═════ SOURCE DOCUMENT

Hella good Thanksgiving!

Grant Barrett gbarrett at AMERICANDIALECT.ORG
Wed Nov 24 20:33:55 UTC 1999


On Wednesday, November 24, 1999, AAllan at AOL.COM wrote:
>Has anybody commented on the complimentary epithet "hella good"? Seems to be
>among young people on the Pacific Coast.
>- Allan Metcalf
>

We've got a few mentions of "hella" in various contexts in the ADS-L archive.

Hella, for me, has been one of those words writers use consciously, kind of like the
word "redux." Of course, it's because the word is outside of my peer group and
social circle; the most likely way I would encounter such words is via writing.

Some of the more pertinent posts:


On Wed, 24 Jan 1996, Jesse T Sheidlower wrote:

  Not entirely sure; it depends on how accurate the
  transcription is. "Hella-" is an intensive prefix like
  "mega-," that has been in use at least since the late
  '80s. I've never heard "hawkin'" before, but I have
  (rarely) encounted "honkin'" meaning roughly "exciting;
  jammin', etc." Perhaps these are different realizations
  of the same word.

══════════

PROBLEM A - Echo the records word for word, from their first line through the line containing "<instances>".

═════ INPUT RECORDS

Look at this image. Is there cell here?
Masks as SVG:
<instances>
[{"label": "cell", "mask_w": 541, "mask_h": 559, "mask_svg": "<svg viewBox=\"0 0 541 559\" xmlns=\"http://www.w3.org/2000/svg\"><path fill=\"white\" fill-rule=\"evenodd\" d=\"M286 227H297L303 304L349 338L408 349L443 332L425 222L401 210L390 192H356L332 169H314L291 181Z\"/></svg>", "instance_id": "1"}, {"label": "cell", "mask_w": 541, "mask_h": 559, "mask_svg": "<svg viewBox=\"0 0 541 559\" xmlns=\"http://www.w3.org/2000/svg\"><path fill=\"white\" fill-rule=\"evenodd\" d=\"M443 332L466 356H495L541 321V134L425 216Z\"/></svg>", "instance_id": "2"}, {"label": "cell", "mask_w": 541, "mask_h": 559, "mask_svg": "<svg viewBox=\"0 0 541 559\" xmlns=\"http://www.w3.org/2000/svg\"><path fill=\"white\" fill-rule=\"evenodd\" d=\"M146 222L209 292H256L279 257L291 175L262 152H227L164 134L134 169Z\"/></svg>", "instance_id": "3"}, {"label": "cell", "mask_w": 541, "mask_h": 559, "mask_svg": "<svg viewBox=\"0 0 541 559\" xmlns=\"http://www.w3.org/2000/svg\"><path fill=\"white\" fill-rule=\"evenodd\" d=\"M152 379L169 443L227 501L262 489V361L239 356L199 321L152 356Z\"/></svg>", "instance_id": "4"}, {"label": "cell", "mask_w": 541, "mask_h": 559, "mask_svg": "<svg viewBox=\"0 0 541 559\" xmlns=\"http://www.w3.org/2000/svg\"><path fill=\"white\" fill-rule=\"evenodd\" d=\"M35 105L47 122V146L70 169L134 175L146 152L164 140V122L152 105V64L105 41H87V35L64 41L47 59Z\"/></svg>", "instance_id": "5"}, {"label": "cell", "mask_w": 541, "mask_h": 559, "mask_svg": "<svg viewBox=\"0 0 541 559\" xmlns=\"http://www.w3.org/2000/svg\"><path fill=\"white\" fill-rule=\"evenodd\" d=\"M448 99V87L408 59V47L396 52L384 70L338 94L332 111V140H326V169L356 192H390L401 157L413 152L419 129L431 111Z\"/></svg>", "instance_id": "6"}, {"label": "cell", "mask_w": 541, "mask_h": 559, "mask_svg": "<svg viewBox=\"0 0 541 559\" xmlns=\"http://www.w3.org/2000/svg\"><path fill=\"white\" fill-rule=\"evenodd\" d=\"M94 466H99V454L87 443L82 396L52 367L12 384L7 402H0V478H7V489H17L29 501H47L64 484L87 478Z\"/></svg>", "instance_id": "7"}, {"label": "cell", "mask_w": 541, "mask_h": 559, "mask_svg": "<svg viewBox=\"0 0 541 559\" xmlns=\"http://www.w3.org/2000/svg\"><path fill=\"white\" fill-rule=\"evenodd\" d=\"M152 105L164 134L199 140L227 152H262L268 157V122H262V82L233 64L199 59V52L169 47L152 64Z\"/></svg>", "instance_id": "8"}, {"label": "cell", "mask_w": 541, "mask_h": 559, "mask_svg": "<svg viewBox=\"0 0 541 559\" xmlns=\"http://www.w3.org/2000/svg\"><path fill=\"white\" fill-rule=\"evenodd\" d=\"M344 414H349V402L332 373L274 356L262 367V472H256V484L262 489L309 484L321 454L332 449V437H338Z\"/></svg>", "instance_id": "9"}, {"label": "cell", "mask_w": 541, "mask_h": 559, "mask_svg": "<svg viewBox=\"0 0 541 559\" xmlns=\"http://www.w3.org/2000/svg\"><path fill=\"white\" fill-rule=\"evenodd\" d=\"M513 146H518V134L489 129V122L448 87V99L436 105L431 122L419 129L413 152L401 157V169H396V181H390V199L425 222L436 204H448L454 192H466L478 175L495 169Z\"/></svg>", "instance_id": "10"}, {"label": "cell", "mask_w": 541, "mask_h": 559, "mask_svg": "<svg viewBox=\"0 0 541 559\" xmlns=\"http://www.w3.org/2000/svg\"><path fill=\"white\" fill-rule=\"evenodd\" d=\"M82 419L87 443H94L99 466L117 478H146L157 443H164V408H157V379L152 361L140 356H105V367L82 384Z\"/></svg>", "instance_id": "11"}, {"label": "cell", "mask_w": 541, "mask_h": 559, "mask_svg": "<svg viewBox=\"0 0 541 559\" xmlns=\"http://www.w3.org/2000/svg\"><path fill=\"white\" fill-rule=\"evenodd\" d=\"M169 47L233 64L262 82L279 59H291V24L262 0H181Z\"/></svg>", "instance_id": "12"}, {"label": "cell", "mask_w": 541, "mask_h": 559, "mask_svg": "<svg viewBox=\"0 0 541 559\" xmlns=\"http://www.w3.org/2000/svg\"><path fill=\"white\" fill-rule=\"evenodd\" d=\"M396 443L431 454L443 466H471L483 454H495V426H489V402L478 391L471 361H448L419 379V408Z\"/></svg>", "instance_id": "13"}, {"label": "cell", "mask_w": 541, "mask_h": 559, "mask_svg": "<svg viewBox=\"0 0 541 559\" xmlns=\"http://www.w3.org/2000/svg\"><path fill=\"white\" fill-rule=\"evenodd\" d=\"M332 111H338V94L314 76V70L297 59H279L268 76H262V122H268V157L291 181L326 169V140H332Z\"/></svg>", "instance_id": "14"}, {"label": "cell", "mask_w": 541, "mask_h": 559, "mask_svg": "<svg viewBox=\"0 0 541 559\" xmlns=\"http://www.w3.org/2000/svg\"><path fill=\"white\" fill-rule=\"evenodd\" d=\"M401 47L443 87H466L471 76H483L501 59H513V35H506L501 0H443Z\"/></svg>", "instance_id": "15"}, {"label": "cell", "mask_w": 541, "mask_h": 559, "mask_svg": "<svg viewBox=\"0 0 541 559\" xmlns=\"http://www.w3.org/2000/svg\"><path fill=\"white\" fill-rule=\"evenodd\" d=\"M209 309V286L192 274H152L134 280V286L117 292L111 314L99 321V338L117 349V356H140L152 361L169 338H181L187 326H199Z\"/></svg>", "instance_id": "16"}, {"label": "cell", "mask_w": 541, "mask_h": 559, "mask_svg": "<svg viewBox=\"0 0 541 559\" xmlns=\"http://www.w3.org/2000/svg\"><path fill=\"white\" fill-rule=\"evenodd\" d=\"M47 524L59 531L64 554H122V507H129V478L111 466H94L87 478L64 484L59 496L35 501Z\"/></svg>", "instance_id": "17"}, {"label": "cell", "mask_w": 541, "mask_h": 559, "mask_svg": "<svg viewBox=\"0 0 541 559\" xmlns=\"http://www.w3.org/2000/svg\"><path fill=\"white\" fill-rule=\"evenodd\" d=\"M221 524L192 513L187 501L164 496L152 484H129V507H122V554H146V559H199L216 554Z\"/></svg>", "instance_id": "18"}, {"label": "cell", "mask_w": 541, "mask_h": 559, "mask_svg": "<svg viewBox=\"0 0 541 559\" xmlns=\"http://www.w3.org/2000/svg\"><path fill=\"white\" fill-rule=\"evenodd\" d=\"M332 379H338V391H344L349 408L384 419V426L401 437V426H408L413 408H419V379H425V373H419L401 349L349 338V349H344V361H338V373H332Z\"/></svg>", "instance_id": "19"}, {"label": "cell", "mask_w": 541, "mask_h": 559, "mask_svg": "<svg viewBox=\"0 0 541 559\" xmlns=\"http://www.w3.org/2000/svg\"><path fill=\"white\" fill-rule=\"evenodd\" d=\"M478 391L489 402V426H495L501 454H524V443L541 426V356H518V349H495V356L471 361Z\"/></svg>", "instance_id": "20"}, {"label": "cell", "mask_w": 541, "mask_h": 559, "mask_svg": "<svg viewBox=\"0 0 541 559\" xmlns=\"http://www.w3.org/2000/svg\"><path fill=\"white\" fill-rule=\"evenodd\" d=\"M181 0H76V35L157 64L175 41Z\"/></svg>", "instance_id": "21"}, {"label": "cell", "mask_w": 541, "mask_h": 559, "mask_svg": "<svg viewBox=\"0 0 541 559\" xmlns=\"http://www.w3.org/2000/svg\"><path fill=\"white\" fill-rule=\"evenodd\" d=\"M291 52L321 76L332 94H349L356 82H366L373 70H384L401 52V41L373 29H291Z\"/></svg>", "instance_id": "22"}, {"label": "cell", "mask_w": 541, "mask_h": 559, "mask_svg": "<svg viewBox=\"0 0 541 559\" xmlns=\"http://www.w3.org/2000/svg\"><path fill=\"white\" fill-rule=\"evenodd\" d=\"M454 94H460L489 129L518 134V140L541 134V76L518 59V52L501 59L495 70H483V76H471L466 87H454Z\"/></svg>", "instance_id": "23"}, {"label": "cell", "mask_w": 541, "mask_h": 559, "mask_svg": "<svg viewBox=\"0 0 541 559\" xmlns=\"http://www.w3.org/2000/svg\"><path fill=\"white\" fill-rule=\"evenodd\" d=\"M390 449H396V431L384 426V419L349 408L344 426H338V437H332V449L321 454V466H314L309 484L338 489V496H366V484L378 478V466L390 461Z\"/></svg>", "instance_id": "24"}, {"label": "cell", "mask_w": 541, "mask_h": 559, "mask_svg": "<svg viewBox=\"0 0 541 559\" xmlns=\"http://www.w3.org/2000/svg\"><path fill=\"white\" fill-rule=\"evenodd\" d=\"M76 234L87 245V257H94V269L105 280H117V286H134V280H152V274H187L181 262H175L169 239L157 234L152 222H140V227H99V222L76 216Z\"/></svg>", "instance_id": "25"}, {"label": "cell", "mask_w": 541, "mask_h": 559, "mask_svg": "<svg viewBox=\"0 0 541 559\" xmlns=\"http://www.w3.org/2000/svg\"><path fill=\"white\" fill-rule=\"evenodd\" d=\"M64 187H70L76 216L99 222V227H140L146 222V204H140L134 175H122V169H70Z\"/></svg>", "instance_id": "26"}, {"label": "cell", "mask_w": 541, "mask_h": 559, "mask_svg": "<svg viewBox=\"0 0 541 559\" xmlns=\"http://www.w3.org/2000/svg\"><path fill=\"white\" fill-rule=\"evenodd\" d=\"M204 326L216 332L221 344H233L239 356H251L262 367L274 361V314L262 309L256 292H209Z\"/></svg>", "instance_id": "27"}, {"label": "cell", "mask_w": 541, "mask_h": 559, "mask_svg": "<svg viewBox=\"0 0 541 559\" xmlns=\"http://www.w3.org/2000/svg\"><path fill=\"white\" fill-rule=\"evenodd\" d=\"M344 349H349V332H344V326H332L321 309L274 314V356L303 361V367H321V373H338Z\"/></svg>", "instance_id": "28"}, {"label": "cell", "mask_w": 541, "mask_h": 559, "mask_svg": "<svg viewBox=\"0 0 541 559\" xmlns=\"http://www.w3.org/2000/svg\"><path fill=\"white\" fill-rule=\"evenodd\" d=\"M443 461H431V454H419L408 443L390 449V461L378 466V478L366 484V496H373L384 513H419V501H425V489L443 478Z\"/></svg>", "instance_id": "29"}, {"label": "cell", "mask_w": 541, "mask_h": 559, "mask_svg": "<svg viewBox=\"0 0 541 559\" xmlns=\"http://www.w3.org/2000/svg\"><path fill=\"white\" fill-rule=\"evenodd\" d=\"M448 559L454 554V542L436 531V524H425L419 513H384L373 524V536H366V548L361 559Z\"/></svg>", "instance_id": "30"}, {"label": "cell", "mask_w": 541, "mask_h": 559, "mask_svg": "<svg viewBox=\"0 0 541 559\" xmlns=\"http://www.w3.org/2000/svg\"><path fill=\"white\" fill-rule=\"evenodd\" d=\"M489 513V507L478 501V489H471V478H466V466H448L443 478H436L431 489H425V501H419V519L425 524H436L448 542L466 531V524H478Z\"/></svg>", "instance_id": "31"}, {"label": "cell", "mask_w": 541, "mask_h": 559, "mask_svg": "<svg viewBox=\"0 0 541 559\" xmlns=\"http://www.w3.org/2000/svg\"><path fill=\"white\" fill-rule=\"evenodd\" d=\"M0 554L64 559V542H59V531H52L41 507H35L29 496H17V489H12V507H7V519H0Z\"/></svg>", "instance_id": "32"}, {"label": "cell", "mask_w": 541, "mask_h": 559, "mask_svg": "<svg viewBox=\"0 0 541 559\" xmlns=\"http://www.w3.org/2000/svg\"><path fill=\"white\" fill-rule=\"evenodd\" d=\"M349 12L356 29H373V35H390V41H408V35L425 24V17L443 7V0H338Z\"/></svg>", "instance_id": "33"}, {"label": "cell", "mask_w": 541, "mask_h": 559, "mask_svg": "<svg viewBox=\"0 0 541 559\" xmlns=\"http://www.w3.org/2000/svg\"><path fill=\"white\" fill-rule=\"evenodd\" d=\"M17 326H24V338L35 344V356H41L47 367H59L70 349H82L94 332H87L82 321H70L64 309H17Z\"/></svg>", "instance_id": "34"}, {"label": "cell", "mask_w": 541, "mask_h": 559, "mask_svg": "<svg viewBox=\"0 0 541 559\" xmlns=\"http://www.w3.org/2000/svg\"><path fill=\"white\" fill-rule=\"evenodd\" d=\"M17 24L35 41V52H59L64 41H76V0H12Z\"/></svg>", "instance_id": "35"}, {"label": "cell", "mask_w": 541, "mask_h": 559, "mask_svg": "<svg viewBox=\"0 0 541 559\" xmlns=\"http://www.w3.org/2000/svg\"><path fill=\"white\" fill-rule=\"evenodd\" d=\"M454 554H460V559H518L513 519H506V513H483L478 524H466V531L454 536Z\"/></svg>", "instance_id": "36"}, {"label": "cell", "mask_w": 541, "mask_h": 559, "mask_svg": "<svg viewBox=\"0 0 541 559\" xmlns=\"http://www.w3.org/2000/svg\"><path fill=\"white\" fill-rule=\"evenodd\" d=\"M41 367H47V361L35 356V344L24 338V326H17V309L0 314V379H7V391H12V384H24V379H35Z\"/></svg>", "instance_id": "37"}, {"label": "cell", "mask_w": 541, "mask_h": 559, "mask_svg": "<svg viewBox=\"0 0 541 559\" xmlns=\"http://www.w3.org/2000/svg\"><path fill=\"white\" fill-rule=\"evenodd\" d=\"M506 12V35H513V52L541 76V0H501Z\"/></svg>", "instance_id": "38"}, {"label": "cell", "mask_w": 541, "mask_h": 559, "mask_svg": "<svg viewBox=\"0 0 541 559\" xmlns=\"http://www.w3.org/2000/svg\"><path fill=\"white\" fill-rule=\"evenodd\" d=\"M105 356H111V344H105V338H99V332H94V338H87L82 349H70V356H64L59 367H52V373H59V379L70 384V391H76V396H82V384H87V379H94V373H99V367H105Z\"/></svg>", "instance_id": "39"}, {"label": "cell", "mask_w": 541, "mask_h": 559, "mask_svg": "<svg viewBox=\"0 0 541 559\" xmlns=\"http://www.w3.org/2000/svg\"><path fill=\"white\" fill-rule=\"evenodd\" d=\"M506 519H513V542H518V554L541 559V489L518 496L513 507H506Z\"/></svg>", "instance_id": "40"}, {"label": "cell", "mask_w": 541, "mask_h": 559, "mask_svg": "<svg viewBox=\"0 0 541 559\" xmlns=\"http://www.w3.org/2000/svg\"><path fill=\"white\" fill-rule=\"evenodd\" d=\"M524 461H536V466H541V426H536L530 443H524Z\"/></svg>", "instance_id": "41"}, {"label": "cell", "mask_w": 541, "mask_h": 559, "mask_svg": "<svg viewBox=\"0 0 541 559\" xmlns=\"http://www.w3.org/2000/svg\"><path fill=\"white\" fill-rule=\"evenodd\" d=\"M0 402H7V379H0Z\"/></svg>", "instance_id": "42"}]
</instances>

══════════

PROBLEM B -
Answer these about the mailing list post on "hella":
(i) Among whom does Allan Metcalf say "hella good" seems to be used?
(ii) Which word does the poster compare "hella" to as one that writers use consciously?
(iii) Since when, at least, does Jesse T Sheidlower say "hella-" has been in use?

FULL SOLUTION A -
Look at this image. Is there cell here?
Masks as SVG:
<instances>

FULL SOLUTION B -
(i) Among young people on the Pacific Coast.
(ii) "Redux."
(iii) Since the late '80s.